I’ve already mentioned two trades Duquette made that have, to put it lightly, not panned out for the team. Unfortunately, the list goes on. First up: Jake Arrieta.

Jake Arrieta

This one hurts. Arrieta was a highly touted prospect before making his debut with the Orioles in 2010. He struggled with injuries and inconsistency during his time in Baltimore. Duquette gave up on him in 2013 during his age-27 season, trading him and reliever Pedro Strop for Steve Clevenger and Scott Feldman. The hope was that Feldman would provide stability to the rotation and help with a postseason push. He was serviceable, but they fell short of the playoffs and he moved on to Houston the next season. The last I heard of Clevenger he was suspended by the Mariners for “offensive” tweets. Arrieta would only go on to win a Cy Young with Chicago in 2015 as well as record two other top-10 finishes for the award. Perhaps the Orioles go further in their postseason appearances in 2014 and 2016 with an ace like Arrieta on the team.

Zach Davies

In 2015 Duquette sent Zach Davies to the Brewers for Gerardo Parra. Yet again, he was fleeced by Milwaukee as Parra put up a meager .625 OPS in 55 games for Baltimore. Davies has been about league-average in his career, sporting a 4.15 lifetime ERA, but the pitching-starved Orioles would certainly take that.

Manny Machado

Manny Machado is having an MVP-caliber season for the Padres this year. Of the five players he was traded for, only two have made the majors with Baltimore. Rylan Bannon and Dean Kremer (the two who’ve made it) have combined for -0.6 WAR, according to Baseball Reference. Machado might have a bust in Cooperstown one day. Call this one a wash?

Jonathan Schoop

Duquette traded Jonathan Schoop (a fan favorite) coming off a year where he finished twelfth in MVP voting for Jonathan Villar and two prospects. Villar was good in Baltimore but he left for nothing after 2019. The two prospects never amounted to anything. Schoop is having a down year offensively, but he’s been above league average the past three seasons. At this point, I’d take anyone over Roughned Odor and his terrible defense anyway.

The Signings

Dan Duquette didn’t always fail in his trades. His acquisitions of Mark Trumbo and Andrew Miller (arguably) are examples of when deals went in his favor. On the whole, the bad outweighs the good. Now, let’s dive into some of his signings that contributed to the Orioles downfall.

Chris Davis

The most signing on the list is Chris Davis’ mammoth $161 million contract that haunts the club to this day. Although this one might not be entirely Duquette’s fault, he can’t be absolved of blame because he was the Orioles GM. This contract is completely indefensible. It’s like Duquette looked at Ryan Howard’s infamous deal with the Phillies and though, “Hey, maybe I should sign a defensively limited and aging slugger to and giant deal also.”

Ubaldo Jimenez

Oh, Ubaldo. His most memorable moment in Baltimore was allowing a walk-off home run to Edwin Encarnacion in the 2016 Wildcard game. In four seasons with the Orioles Jimenez wound up being worth 0.1 WAR according to Baseball Reference. Does that justify his four year $50 million contract to you?

Alex Cobb

A four year $57 million contract resulted in 217 innings and 1.5 WAR over three seasons. His tenure with the Orioles ended in 2021 when he was traded to the Angels for Jahmai Jones.
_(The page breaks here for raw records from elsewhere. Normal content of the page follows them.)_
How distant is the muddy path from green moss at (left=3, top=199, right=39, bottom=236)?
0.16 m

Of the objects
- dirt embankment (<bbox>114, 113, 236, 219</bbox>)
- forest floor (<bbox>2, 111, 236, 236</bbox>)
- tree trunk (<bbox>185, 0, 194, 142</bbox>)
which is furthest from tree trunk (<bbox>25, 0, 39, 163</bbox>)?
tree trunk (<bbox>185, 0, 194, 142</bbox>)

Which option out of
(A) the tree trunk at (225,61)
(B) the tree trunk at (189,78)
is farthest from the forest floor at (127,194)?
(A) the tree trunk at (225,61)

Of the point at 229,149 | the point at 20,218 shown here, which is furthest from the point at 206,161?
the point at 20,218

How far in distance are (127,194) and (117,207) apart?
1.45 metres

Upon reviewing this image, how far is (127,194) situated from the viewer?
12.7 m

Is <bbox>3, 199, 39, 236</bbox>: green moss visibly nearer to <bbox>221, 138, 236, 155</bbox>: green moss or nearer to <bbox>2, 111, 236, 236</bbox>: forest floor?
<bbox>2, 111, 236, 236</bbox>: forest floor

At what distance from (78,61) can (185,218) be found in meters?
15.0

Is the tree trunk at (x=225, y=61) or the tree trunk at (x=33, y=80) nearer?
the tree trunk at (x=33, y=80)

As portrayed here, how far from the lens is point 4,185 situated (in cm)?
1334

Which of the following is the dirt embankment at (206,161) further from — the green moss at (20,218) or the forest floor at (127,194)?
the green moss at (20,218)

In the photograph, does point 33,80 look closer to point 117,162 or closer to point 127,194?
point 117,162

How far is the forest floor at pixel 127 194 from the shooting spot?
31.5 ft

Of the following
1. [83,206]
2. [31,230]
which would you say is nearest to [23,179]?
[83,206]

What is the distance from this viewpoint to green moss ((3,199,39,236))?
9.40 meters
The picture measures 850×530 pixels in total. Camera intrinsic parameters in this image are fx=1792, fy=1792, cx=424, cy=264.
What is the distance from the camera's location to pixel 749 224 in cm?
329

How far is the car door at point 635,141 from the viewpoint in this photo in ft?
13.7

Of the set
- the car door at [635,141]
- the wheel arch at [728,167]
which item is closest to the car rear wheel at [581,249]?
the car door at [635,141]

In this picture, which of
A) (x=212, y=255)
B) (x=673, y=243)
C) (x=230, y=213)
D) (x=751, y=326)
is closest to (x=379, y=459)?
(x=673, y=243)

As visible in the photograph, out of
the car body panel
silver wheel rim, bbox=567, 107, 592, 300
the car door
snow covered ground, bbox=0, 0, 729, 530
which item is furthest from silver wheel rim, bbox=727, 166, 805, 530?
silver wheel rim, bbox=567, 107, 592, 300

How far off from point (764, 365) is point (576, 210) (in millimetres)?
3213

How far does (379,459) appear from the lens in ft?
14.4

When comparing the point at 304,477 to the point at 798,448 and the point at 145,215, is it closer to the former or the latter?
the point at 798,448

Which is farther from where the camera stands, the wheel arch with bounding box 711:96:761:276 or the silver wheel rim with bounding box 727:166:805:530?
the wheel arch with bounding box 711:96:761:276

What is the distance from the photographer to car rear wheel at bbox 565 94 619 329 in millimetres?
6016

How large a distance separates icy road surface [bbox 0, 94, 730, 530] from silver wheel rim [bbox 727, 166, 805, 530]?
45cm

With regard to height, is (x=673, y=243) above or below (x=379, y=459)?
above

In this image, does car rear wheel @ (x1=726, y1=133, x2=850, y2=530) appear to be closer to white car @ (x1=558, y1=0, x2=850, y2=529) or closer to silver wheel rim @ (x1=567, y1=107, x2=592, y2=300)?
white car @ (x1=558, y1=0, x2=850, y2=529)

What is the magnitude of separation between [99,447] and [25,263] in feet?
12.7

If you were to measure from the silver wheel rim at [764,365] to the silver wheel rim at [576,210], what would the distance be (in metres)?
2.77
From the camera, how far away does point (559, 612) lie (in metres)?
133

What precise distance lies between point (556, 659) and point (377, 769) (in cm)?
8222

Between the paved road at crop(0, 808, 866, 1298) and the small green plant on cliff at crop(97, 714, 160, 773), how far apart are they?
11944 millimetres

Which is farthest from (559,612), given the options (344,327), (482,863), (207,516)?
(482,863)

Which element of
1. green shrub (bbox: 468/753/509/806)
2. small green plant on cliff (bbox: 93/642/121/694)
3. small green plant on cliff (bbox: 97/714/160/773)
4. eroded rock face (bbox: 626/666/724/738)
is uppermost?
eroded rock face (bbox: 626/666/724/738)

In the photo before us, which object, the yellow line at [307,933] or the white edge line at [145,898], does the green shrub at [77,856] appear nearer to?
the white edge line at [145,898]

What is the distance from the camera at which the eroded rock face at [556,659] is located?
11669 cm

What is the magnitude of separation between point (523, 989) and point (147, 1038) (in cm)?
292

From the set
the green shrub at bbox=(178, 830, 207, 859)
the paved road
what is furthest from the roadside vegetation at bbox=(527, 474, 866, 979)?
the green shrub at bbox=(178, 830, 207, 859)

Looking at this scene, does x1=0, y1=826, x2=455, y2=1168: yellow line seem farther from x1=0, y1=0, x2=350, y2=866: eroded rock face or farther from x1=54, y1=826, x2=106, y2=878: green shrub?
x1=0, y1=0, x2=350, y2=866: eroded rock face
While the Orioles tremendous lack of success in recent years can’t be entirely blamed on Duquette, he played a major role. In any event, a team with Manny Machado, Josh Hader, and Kevin Gausman would certainly be more competitive than the current iteration of the Orioles. Add in some solid free agents instead of the bloated deals Duquette handed out to the players I mentioned above and you might have yourself a quality roster.